▸ What is required:
Copy everything from "Upon viewing this" down to the end of the items, swapping "camera" for "lens" and keeping all else unchanged.

___ Source data

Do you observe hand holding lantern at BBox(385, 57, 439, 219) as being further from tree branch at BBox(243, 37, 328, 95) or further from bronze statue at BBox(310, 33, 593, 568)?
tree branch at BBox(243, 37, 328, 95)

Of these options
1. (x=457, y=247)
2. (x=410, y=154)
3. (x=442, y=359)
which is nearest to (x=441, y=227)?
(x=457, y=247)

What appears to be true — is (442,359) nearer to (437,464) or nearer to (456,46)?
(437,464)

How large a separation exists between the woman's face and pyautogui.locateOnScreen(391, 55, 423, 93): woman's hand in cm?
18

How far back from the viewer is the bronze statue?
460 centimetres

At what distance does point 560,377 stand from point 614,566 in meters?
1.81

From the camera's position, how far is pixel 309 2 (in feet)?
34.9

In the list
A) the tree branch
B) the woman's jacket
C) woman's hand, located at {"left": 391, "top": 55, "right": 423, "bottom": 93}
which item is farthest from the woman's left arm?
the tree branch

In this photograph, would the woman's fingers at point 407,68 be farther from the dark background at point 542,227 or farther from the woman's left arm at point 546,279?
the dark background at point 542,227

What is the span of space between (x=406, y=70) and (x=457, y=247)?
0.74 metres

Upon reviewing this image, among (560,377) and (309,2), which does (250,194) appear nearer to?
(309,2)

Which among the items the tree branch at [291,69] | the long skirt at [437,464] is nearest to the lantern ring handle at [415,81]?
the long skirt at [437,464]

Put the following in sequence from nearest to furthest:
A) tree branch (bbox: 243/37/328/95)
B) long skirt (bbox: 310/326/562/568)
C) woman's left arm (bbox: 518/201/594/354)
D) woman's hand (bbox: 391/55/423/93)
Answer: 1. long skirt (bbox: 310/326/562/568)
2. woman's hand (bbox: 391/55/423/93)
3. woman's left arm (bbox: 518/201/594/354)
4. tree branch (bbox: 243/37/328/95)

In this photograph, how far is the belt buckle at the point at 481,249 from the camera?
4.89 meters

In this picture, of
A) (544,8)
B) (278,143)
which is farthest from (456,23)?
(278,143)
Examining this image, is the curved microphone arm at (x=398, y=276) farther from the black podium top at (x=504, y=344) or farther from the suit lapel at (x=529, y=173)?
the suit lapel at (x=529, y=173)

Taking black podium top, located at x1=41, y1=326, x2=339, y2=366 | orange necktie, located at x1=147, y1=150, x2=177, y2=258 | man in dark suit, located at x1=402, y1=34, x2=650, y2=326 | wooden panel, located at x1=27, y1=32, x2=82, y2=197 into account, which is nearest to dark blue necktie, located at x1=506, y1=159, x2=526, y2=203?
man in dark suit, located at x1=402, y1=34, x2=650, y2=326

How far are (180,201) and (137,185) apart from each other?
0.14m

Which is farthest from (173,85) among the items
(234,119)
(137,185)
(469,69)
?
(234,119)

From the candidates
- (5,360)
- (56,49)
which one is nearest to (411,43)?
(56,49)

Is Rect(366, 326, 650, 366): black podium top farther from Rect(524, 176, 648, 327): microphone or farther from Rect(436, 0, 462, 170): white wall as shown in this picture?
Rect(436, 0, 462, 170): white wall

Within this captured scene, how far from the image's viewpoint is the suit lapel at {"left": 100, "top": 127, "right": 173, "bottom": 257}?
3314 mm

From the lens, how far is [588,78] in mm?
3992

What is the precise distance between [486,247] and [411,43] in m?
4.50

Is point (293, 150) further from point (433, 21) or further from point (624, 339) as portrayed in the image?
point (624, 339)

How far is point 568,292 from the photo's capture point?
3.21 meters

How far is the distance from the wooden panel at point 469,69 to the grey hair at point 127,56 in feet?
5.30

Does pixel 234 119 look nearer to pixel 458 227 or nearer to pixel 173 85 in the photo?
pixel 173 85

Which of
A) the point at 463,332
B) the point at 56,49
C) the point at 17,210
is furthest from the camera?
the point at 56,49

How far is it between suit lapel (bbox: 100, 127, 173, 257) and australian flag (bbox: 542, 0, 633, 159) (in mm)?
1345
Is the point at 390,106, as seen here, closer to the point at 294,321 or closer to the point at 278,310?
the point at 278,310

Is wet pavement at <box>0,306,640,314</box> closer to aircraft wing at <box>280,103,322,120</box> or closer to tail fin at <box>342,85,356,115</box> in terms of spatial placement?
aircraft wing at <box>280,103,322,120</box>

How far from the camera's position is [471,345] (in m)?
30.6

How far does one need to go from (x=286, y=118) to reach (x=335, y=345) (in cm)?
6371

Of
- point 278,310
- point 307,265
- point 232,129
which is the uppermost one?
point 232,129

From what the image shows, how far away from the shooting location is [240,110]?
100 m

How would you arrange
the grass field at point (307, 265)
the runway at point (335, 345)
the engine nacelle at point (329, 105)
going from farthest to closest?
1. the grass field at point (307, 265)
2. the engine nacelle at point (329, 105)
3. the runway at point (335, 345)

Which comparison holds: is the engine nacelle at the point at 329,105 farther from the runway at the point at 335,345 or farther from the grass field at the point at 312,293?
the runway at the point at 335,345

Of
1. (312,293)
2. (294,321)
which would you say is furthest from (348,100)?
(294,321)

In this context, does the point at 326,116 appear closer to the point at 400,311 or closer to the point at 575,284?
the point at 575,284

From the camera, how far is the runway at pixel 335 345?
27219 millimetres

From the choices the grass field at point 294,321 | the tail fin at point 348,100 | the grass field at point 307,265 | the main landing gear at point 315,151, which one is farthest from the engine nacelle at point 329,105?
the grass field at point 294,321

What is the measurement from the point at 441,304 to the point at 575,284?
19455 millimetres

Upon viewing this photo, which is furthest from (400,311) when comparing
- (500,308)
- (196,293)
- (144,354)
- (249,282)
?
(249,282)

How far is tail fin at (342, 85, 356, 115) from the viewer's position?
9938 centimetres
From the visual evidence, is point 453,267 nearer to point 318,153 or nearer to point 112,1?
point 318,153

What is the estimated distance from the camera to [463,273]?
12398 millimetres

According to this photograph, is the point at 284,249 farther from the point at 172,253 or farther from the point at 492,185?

______

▸ Task solution:
Upon viewing this photo, which is furthest from (400,311) when comparing
- (500,308)
- (196,293)
- (144,354)
- (249,282)
?
(249,282)

How far is tail fin at (342, 85, 356, 115) from the viewer's position?
9938 centimetres
From the visual evidence, is point 453,267 nearer to point 318,153 or nearer to point 112,1?
point 318,153

What is the estimated distance from the lens to [463,273]?
12398 millimetres

According to this photograph, is the point at 284,249 farther from the point at 172,253 or farther from the point at 492,185?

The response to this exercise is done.